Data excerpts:
■ ■ ■ ■ ■
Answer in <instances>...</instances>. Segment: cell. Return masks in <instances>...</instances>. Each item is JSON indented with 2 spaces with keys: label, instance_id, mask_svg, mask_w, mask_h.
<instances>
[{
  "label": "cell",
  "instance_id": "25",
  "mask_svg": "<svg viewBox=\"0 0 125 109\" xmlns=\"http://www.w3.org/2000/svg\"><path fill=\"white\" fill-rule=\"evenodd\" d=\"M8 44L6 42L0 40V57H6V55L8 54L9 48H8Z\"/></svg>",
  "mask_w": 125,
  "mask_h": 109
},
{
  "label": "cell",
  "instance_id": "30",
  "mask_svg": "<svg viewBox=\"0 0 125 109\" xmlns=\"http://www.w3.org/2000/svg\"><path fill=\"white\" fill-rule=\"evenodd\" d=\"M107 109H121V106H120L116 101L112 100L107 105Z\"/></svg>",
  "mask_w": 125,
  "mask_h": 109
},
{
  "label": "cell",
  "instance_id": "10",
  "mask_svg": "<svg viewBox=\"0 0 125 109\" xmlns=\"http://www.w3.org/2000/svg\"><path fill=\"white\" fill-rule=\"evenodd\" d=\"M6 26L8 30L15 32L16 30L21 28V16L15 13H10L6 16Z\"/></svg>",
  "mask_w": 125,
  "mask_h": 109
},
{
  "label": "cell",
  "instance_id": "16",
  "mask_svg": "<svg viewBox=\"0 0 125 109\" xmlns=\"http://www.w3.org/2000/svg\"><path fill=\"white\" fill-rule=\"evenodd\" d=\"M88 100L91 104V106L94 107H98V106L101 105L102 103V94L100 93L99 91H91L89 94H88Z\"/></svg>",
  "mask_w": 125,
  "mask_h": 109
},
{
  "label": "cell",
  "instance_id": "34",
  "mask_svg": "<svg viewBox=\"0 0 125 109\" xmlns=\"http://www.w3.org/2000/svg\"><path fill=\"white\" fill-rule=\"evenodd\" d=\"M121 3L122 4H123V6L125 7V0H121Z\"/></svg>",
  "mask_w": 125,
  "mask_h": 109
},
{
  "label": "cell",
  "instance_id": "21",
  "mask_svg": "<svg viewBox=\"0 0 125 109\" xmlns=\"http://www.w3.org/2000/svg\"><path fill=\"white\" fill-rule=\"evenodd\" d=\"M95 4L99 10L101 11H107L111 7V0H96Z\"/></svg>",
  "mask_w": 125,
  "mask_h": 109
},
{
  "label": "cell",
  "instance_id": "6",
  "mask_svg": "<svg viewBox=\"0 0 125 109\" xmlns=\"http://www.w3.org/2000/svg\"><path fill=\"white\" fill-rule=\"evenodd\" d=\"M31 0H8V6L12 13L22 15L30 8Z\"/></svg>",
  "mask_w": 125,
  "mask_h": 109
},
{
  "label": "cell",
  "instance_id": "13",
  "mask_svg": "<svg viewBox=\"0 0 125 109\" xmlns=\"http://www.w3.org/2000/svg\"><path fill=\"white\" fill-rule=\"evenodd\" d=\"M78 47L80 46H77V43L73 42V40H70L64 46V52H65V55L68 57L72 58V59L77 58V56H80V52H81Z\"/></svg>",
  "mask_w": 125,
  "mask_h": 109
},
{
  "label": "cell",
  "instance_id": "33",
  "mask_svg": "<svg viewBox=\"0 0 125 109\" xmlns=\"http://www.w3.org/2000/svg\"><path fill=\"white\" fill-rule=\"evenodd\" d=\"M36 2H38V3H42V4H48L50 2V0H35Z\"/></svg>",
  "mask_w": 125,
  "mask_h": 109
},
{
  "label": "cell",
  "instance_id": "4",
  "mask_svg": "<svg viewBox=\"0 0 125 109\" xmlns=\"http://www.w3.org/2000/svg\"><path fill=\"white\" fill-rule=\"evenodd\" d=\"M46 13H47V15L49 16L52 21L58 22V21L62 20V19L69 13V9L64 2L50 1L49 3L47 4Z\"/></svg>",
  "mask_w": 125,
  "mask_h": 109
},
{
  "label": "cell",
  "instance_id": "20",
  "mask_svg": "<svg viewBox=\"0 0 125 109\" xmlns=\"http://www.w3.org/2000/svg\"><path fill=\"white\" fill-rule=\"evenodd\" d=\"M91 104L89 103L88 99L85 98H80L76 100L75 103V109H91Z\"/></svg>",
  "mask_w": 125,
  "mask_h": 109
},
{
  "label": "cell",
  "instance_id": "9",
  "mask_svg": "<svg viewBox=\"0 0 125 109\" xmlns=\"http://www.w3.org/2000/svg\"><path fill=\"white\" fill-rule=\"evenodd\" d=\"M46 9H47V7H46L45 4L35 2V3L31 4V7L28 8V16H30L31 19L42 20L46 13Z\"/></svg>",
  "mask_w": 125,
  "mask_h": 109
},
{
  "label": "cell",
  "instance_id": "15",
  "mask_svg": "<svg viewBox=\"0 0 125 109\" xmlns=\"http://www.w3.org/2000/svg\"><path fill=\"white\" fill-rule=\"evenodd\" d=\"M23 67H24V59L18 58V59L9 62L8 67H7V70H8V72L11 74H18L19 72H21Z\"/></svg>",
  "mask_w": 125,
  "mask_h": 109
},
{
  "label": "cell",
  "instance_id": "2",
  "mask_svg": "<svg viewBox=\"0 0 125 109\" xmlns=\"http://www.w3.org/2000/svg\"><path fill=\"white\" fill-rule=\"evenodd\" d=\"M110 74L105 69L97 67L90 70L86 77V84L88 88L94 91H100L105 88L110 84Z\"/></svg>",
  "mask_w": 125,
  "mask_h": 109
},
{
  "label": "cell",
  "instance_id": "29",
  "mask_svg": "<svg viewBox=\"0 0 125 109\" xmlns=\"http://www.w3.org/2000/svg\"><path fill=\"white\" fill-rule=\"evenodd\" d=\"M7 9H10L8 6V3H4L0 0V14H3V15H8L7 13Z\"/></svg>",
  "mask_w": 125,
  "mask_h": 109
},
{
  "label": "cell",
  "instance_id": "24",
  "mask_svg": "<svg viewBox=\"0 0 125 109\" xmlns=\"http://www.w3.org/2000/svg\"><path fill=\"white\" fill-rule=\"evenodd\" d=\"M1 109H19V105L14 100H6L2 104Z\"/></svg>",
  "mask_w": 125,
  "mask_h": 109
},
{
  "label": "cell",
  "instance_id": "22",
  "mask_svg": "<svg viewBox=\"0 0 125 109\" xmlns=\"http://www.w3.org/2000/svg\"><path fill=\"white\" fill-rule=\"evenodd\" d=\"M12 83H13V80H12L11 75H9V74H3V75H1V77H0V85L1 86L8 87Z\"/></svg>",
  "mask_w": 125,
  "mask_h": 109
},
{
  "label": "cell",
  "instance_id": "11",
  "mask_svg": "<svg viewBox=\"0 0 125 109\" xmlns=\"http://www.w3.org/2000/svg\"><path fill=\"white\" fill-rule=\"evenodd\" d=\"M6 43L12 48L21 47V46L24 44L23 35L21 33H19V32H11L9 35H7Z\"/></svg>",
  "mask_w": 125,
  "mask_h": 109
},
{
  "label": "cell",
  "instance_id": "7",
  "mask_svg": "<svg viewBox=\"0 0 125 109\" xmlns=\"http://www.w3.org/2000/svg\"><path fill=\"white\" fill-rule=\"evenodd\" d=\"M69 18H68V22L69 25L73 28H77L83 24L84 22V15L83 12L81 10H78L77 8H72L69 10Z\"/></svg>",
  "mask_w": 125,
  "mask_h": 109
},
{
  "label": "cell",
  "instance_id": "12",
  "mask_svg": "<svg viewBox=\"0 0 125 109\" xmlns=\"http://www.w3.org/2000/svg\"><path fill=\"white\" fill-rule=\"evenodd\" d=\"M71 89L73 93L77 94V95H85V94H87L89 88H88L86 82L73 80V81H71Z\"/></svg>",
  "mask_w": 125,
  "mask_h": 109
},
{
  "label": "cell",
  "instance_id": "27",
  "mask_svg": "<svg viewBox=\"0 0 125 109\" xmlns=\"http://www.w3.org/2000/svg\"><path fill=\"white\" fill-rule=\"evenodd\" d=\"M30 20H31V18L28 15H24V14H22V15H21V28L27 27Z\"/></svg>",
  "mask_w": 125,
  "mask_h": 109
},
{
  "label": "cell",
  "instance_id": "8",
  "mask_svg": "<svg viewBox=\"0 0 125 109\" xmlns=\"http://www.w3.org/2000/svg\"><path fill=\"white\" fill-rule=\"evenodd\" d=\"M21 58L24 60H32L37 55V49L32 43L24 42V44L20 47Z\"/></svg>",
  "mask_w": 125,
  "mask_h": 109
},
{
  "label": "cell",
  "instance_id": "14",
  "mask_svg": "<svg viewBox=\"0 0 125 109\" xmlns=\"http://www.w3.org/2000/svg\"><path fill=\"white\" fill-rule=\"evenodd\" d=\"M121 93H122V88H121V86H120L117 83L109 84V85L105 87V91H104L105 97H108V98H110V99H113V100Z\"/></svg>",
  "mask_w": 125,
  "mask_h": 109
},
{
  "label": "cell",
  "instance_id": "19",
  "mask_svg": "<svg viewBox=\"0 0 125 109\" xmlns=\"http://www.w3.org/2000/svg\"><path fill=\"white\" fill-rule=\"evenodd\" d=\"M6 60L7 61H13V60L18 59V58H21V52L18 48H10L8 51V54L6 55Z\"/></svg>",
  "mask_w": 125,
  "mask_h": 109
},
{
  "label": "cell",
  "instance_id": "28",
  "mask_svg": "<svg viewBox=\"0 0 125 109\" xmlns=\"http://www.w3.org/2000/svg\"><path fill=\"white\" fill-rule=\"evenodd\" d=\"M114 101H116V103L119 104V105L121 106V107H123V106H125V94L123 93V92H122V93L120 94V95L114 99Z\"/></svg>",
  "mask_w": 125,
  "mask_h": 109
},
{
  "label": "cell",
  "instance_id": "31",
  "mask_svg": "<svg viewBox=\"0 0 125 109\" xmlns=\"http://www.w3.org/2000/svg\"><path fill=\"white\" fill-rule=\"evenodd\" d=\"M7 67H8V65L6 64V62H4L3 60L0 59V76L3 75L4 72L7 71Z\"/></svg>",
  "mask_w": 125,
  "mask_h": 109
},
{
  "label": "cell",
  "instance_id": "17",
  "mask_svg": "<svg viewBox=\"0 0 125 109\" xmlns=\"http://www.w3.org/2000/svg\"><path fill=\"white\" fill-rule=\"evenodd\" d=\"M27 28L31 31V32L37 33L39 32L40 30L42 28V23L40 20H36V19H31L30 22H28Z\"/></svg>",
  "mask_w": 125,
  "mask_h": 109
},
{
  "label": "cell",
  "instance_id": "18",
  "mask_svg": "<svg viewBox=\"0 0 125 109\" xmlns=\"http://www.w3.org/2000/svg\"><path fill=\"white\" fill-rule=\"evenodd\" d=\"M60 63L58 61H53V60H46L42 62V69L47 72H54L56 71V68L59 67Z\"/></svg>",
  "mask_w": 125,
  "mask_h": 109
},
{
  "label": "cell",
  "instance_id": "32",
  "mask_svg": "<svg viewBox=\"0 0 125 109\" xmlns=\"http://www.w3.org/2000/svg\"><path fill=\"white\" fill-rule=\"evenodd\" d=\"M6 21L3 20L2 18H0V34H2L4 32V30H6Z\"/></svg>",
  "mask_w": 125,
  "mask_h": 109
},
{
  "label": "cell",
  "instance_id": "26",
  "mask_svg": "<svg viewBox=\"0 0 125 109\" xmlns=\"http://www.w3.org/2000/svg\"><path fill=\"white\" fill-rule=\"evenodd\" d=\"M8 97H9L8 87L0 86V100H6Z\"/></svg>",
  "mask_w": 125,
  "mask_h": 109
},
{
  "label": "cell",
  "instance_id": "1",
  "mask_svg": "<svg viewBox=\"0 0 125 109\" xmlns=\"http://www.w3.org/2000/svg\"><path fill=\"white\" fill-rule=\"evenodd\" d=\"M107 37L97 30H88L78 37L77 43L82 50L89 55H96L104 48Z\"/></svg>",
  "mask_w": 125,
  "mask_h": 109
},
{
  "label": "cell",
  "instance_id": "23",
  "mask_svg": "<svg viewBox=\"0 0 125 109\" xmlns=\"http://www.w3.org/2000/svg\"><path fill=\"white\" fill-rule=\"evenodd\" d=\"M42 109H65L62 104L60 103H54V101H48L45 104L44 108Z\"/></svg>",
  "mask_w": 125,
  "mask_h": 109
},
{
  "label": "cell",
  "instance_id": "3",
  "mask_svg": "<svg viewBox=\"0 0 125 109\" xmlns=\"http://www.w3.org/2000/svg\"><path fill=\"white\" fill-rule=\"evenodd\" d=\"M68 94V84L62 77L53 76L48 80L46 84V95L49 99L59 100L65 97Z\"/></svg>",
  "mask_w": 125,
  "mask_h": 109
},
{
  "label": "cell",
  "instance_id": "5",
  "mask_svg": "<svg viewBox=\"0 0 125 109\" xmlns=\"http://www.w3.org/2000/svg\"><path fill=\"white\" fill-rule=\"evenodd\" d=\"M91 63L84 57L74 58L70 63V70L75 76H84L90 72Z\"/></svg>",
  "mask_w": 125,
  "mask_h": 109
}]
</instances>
■ ■ ■ ■ ■
**GIVEN EXERCISE**
Reproduce the rows from the start through the line containing "44L6 42L0 40V57H6V55L8", swapping "masks" for "outlines" and leaving everything else unchanged.

**FULL RESPONSE**
Answer in <instances>...</instances>. Segment: cell. Return outlines in <instances>...</instances>. Each item is JSON indented with 2 spaces with keys: label, instance_id, mask_svg, mask_w, mask_h.
<instances>
[{
  "label": "cell",
  "instance_id": "25",
  "mask_svg": "<svg viewBox=\"0 0 125 109\" xmlns=\"http://www.w3.org/2000/svg\"><path fill=\"white\" fill-rule=\"evenodd\" d=\"M8 44L6 42L0 40V57H6V55L8 54L9 48H8Z\"/></svg>",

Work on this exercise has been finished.